Paylaş
Etraf korumalardan, güvenlikten geçilmiyor...
“Nedir bu” deyince nedenini öğrendim; İran Cumhurbaşkanı Hasan Ruhani otelde kalıyormuş...
13. İslam Zirvesi için İstanbul’a gelen 56 ülke temsilcisi, Taksim ve Boğaz’daki otellere yerleştiği için günlerdir eve gidip-gelemez olmuştuk zaten...
İran Cumhurbaşkanı Ruhani ise “Yüzde 100 Türk oteli istiyorum” diyerek uluslararası büyük otel zincirleri yerine CVK’yı tercih etmiş...
Buradaki Başkanlık Süiti’ne yerleşmiş...
Başkanlık Süiti deyip geçmeyin, daha önce gezmiştim...
Odanın camları roketatar mermisine dayanıklı, duvarları çelik zırhlı, 850 metrekarelik, Boğaz manzaralı deli bir şey...
“Dünyanın en güvenli başkanlık süiti” deniyor bu oda için...
İşte bu odaya yerleşmiş Ruhani ve görüşmelere buradan gitmiş...
Üst düzey güvenlik olsa da o akşam yemeğinde Ruhani’nin menüsünün ne olduğunu öğrendim...
Asla sütlü ve kaymaklı yiyecekler tüketmiyor Ruhani...
Tatlı yemiyor...
Yemekleri az tuzlu tercih ediyor...
Benim otelde derbi izlediğim çarşamba akşamı Ruhani’nin menüsü şöyleydi:
◊ Safranlı İran pilavı...
◊ Kubile (kebap)...
◊ Ceviz ve nar ekşili soslu köfte...
◊ Yoğurt ve meyve salatası...
Öğle yemeği menüsünde ise; kuşbaşılı patlıcan yemeği, tavuk şiş, pilav, yoğurt ve meyve salatası vardı...
Buradan hareketle Ruhani’nin pilavsız öğün geçirmediğini söyleyebiliriz belki...
Magazin ve klasik müzik
Sinan Akçıl, babası Saim Akçıl’ın Nişantaşı Üniversitesi Oda Orkestrası’yla verdiği konser için “Magazin basınına klasik müzik dinleterek tarihe geçmiş olabilirim” dedi...
Yani magazin basını Sinan’ın babası olduğu için Saim Bey’i takip etti...
Böylece klasik müzik dinlemiş oldu...
Aslında klasik müzikten falan anlamaz magazinciler!
Bunu demeye getiriyor...
Sevgili Sinan sana şunu söyleyeyim; ülkede yıllardır klasik müzik konserlerini takip edip haber yapan sadece magazincilerdir zaten...
Yurtdışından gelen ünlü klasik müzik sanatçılarının konserlerini, Türk klasik müzik sanatçılarının haberlerini hep magazin sayfaları yapar...
Sadece klasik müzik haberlerini de değil...
Sinemayı, tiyatroyu, güzel sanatları, galaları, sergi açılışlarını, edebiyatı, kitap lansmanlarını hep magazin sayfalarından okursun...
Bizim için magazin sadece ünlülerin hayatı değildir...
Bunların hepsinin toplamıdır...
Dolayısıyla bundan sonra magazincileri klasik müzik konserlerinde görürsen şaşırma...

== Kaynak Veriler ==
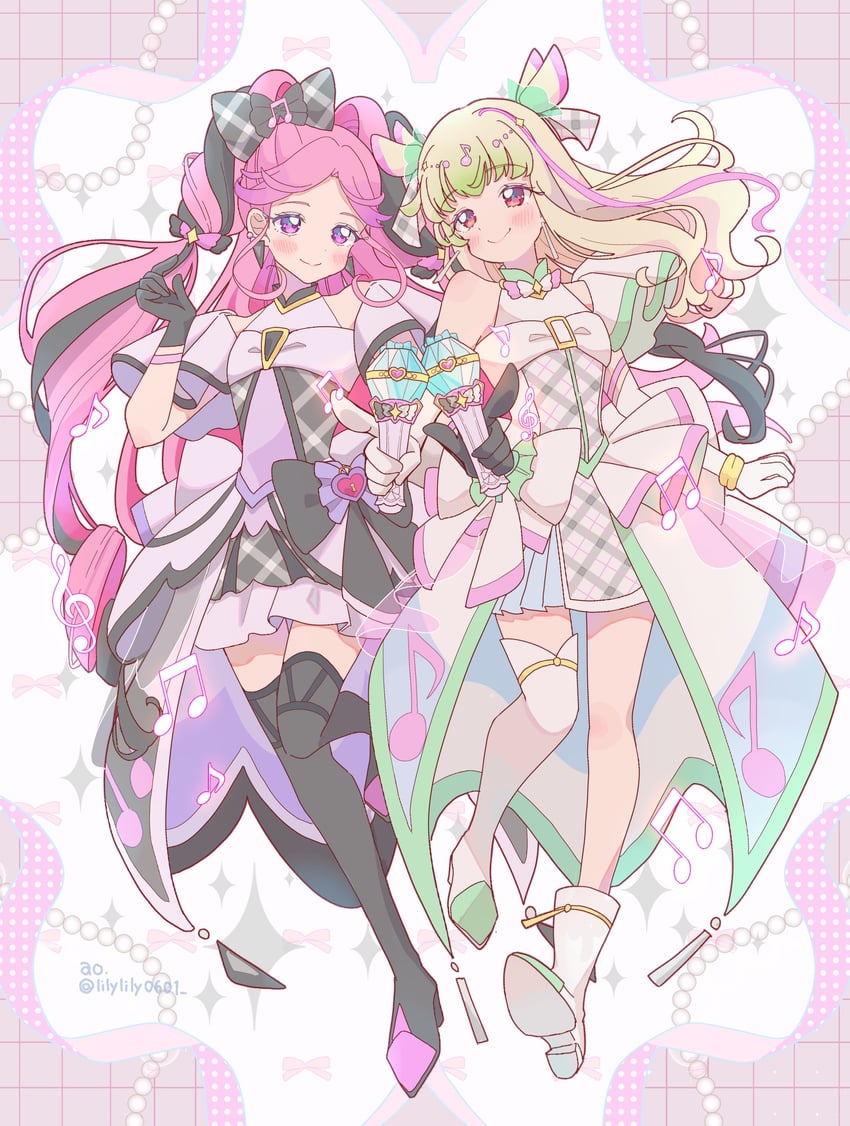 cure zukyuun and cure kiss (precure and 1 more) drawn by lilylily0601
==
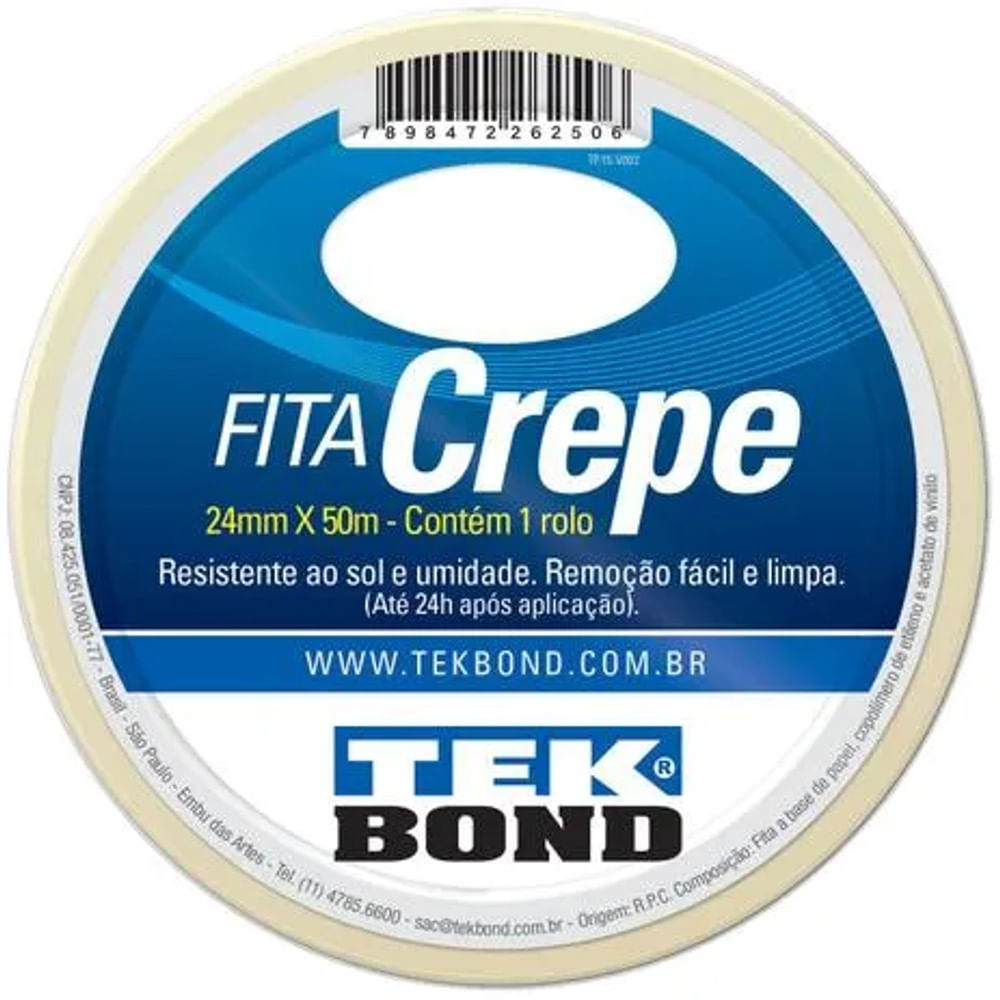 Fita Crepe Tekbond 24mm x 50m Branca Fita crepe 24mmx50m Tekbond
* * *
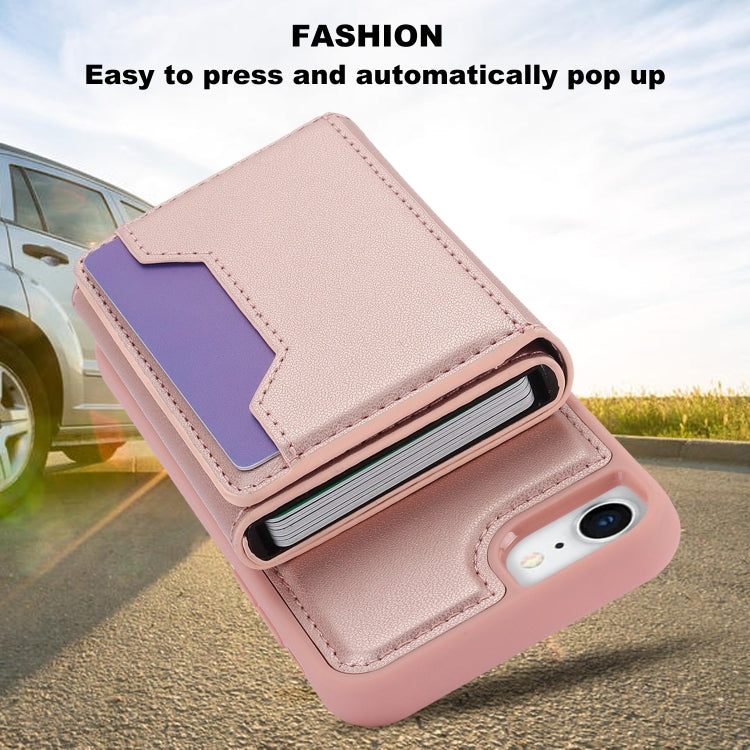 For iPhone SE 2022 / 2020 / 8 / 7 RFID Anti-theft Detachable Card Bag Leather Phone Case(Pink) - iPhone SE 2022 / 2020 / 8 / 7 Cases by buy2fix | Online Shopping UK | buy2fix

== Çalışma Soruları ==
A. Ruhani'nin otel konaklamasını ve magazin basınını anlatan metne göre Başkanlık Süiti kaç metrekaredir?
B. Ruhani'nin otel konaklamasını ve magazin basınını anlatan metni kaldığı yerden sürdürün.

== Alıştırma Yanıtları ==
A. Süit 850 metrekaredir.

B.
Emrah haklı...
Emrah, şarkılarını müzik ve yetenek yarışmalarında izinsiz kullanan Acun Ilıcalı’ya dava açmış...
344 bin lira tazminat talep etmiş...
“Bu sadece benimle ilgili bir konu değil.
Benim dışımda onlarca besteciye saygısızlık yapılıyor, hakları ödenmiyor, isimleri dahi yazılmıyor.
Bu hukuksuzluğa dur dedik.
Televizyon yapımcıları programlarında kullandıkları müziklerin telif haklarını ödemeyi öğrenmeliler. Şarkılar olmasa neyle program yapacaklar” dedi Emrah...
Bu konuda yüzde 100 haklı...
Çünkü TV8’in telif konusunda sabıkalı olduğu tüm müzik piyasası tarafından bilinen bir gerçek...
Daha önce de Mehtap Ar, “Annemin hakkını yedirtmem” diyerek sesini yükseltince Aysel Gürel şarkıları için kendisine ödeme yapılmıştı...
TV8’e telif konusunda açılan davalar Danıştay’a taşınmış durumda şu anda...
Eğer Danıştay nihai kararını sanatçılar yönünde verirse Acun, geçmişe de dönük milyonlarca liralık telif ödemesiyle karşı karşıya kalacak...
Emrah bu haksız duruma itiraz ederek sesini yükseltti...
Bu işin arkası
gelecektir...
Zuhalci mi, Sedacı mı yoksa Esracı mısınız?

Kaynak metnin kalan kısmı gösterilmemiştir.